- Born: April 27, 1939 Cambridge, Massachusetts, U.S.
- Died: January 25, 2022 (aged 82) Boston, Massachusetts, U.S.
- Education: Cambridge School of Weston
- Alma mater: Babson College
- Occupations: Businessman, producer
- Known for: Owner of Boston-area channel 7; Involvement with Boston's Fourth of July celebration;
- Children: 3
- Father: Stephen P. Mugar
- Relatives: Carolyn Mugar (sister)

= David G. Mugar =

Armenian-American businessman (1939–2022)

David Graves Mugar (April 27, 1939 – January 25, 2022) was an American businessman from Belmont, Massachusetts. He was a member of the Mugar family of Greater Boston. He was CEO and chair of Mugar Enterprises. His father, Stephen P. Mugar, was the founder of the Star Market supermarket chain and was also a major Boston-area philanthropist.

==Life and career==
Mugar was born on April 27, 1939. He attended the Cambridge School of Weston and in 1962 graduated from Babson College. The Mugar Omni Theater at Boston's Museum of Science was named after Mugar's parents, and Mugar was a museum trustee. Boston University's Mugar Memorial Library, the university's main study and research library, is named after his grandparents.
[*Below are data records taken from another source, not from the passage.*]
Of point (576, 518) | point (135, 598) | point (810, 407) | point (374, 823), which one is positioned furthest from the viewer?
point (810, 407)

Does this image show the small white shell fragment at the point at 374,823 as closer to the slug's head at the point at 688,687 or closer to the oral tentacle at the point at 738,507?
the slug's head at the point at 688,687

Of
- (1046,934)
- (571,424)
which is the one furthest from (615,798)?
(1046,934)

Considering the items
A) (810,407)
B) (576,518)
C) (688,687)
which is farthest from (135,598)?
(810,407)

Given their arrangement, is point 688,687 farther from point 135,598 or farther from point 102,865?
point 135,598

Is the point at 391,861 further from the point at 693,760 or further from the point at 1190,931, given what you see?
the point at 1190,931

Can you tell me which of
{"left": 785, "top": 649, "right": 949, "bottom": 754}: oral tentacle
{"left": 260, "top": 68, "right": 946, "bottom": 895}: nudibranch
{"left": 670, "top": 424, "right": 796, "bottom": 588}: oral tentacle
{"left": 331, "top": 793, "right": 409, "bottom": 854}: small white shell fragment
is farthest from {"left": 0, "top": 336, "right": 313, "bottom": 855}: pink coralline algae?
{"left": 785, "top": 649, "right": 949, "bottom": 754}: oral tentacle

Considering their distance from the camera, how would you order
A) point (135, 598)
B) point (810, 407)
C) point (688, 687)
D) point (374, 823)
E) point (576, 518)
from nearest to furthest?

Mugar worked as an executive producer of Boston's Fourth of July celebration—since the mid-1970s, closely associated with the Boston Pops concert at the Hatch Memorial Shell on the Esplanade—organized by the Boston 4 Celebrations Foundation, a not-for-profit organization founded by Mugar. Mugar also owned WNEV, later known as WHDH (locally, channel 7), a television station broadcasting throughout the Greater Boston area.
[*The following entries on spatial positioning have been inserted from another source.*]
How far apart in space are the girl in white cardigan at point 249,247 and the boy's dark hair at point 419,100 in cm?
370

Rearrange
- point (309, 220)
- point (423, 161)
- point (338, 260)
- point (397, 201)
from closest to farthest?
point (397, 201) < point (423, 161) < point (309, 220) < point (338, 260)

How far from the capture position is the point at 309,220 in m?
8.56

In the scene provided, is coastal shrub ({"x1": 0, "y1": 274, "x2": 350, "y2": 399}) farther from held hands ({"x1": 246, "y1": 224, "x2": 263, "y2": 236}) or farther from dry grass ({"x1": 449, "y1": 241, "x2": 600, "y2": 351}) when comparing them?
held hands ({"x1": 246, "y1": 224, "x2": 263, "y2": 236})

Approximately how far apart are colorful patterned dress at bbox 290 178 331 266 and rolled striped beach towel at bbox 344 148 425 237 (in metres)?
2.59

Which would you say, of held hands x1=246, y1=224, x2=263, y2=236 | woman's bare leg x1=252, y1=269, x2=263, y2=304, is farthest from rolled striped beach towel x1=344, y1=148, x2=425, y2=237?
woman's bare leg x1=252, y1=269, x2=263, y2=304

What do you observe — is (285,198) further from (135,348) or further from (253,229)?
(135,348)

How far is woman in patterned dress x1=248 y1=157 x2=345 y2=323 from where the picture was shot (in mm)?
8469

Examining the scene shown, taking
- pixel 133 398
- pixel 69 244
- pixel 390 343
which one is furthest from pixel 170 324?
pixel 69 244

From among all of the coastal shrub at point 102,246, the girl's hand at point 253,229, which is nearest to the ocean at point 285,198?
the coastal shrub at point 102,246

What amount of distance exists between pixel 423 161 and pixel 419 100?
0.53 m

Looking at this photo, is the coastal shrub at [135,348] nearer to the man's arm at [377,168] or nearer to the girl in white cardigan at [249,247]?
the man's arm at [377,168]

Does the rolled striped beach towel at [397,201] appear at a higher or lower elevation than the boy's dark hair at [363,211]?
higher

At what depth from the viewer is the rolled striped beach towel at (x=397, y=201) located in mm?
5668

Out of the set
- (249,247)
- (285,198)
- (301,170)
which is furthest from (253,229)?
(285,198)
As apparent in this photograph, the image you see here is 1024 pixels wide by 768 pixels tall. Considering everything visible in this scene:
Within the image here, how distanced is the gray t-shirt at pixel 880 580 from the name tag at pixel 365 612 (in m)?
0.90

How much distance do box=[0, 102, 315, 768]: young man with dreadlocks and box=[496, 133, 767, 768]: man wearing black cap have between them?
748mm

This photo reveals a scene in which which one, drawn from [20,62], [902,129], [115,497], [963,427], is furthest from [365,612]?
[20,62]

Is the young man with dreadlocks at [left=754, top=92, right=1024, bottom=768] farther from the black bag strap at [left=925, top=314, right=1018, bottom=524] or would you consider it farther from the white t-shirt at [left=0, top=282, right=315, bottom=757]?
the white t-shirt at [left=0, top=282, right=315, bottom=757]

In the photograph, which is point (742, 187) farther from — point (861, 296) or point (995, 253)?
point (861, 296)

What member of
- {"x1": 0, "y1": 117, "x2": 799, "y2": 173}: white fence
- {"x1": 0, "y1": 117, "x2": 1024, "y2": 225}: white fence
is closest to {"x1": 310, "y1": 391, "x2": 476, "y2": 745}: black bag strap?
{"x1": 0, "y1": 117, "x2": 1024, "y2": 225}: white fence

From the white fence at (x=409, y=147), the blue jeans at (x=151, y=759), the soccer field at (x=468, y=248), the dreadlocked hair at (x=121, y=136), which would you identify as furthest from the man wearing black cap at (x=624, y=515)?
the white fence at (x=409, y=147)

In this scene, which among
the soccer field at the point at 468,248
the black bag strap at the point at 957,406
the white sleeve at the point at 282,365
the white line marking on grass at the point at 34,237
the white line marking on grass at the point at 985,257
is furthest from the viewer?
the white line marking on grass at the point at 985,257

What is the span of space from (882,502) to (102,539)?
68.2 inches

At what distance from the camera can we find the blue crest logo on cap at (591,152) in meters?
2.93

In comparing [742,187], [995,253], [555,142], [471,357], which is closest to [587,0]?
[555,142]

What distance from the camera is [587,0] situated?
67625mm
In 2002, Mugar gave $5,000,000 for a new wing at the Cape Cod Hospital, in Hyannis, Massachusetts.

In 2011, Mugar was entangled in controversy when it was discovered that the CBS national coverage of Boston's Fourth of July celebration included digitally-altered fireworks clips. During the broadcast, fireworks were seemingly exploding behind famous Boston landmarks, such as home plate at Fenway Park, the Massachusetts State House, and Faneuil Hall. Some viewers noticed the geographical impossibility of these clips and alerted The Boston Globe. A front-page story in the newspaper on July 8 broke the story to the public.

According to the Federal Election Commission, in 2011 Mugar donated $250,000 to Restore Our Future, Inc., the super PAC supporting Mitt Romney's presidential campaign.

Mugar died on January 25, 2022, at the age of 82. In September 2023, a bronze statue of Mugar was unveiled on the Esplanade in Boston. At the dedication of the statue, the governor of Massachusetts, Charlie Baker, commented:

His generosity, creativity, and long-standing commitment to do something very special for people of New England to celebrate our nation’s humble beginnings is wholeheartedly worthy of permanent remembrance.